Lionel Bouton wrote:
> These are CPU-level profiling tools, as:
> - the CPU is the same in and out of UML,
> - I certainly don't have access to the performance counters from 
> user-mode-linux,
> they won't be of much use for me (profiling the behavior of 
> user-mode-linux is not what I'm after).

I disagree here.

1. User-mode Linux is a guest in some host. (Gentoo, wasn't it?) In a 
sense, UML is the application, even though it's executing code on behalf 
of the benchmark, which is the application you care about. So profiling 
the host with *oprofile* will tell you what the whole host is doing, 
including the UML guest and the benchmark within it.

2. The actual physical processor(s) will be the same in and out of UML, 
yes. However, what the "OS" does with those processors, especially with 
respect to caches, will be different.

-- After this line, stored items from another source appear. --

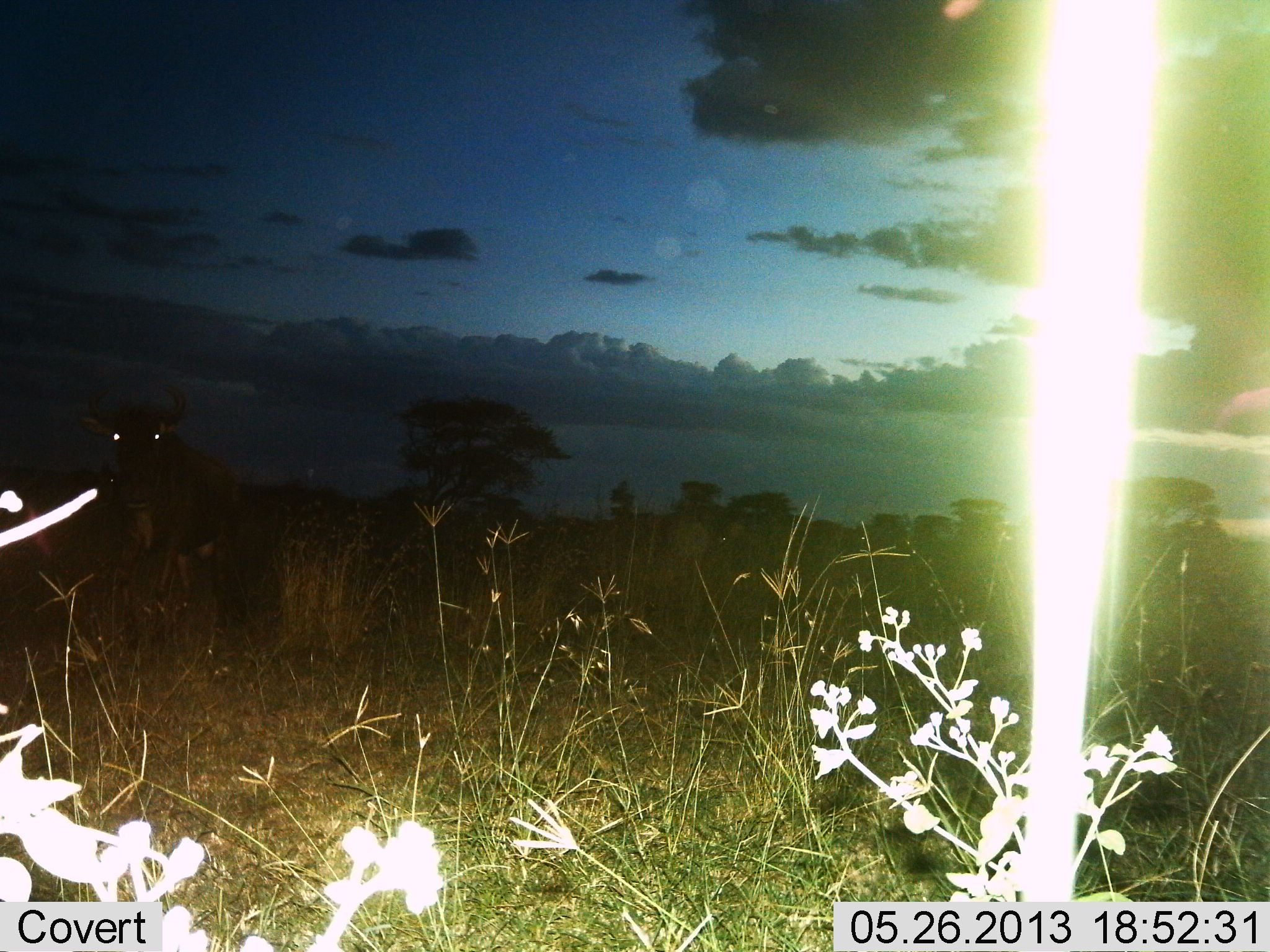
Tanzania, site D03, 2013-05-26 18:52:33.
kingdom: Animalia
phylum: Chordata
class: Mammalia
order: Artiodactyla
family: Bovidae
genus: Connochaetes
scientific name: Connochaetes taurinus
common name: blue wildebeest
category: wildebeest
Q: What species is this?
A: Wildebeest (blue wildebeest) (Connochaetes taurinus).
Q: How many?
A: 1.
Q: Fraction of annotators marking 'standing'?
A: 100%.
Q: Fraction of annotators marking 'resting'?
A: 0%.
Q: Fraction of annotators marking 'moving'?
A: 0%.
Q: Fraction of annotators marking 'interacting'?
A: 0%.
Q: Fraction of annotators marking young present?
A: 0%.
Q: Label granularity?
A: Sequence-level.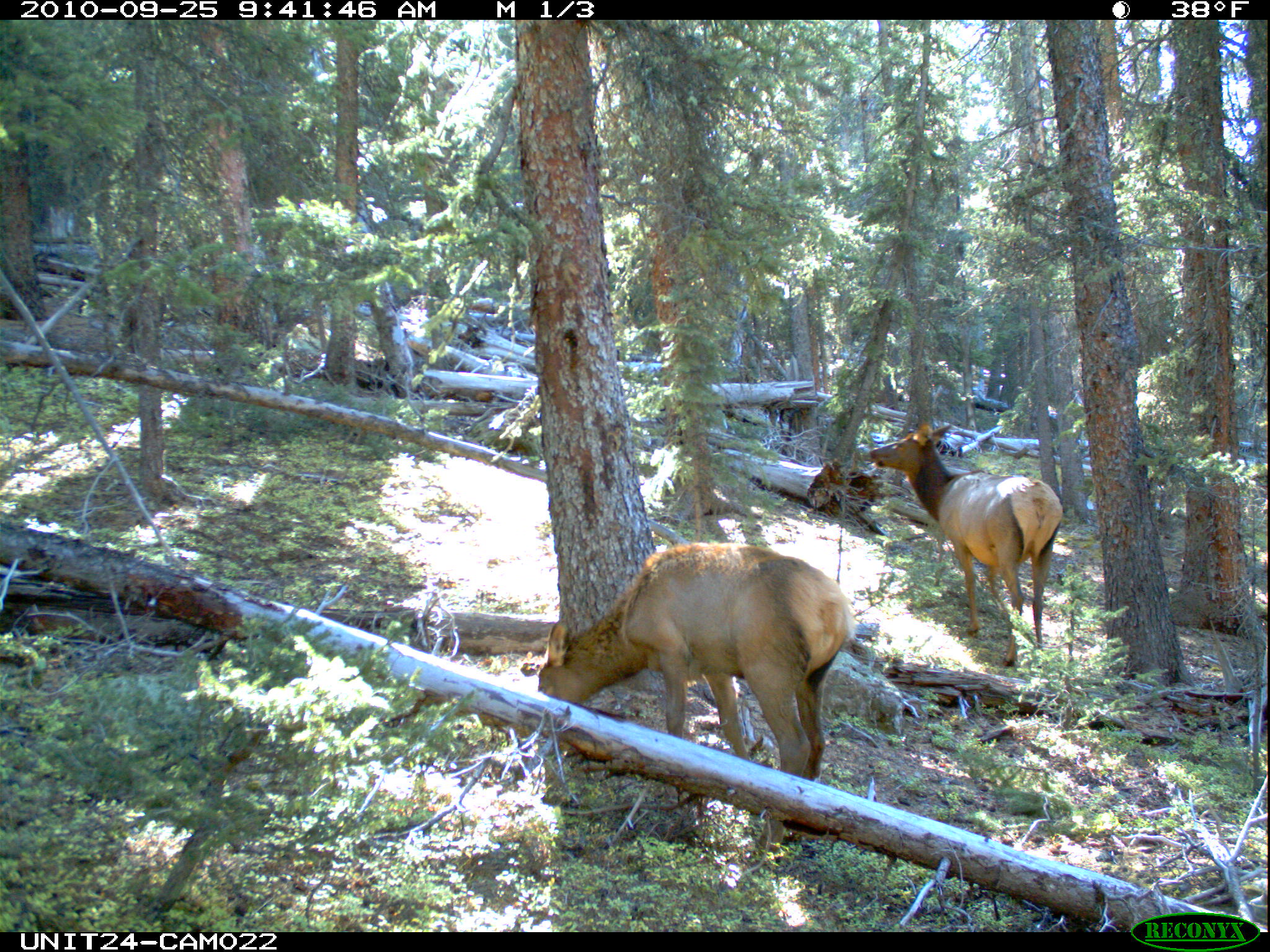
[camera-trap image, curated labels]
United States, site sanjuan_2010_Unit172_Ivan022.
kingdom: Animalia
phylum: Chordata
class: Mammalia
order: Artiodactyla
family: Cervidae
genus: Cervus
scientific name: Cervus elaphus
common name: red deer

There are other things that could 
affect this, like branch prediction, or the system call possibility you 
noted before. oprofile and the CodeAnalyst wrapper will tell you how 
efficiently the processor is being used in both cases.

> Eventually when I have time to narrow down the problem myself, I'll 
> launch strace on the benchmark, study the differences and submit the 
> list of system calls to the UML coders asking why some can be faster on 
> UML than on the host kernel.
> 
> Lionel
> 
> 

As long as you're experimenting, you might want to try this with a Xen 
domu host and dom0 guest. Or a VMware Server. In either case, oprofile 
on the host should give you some interesting information.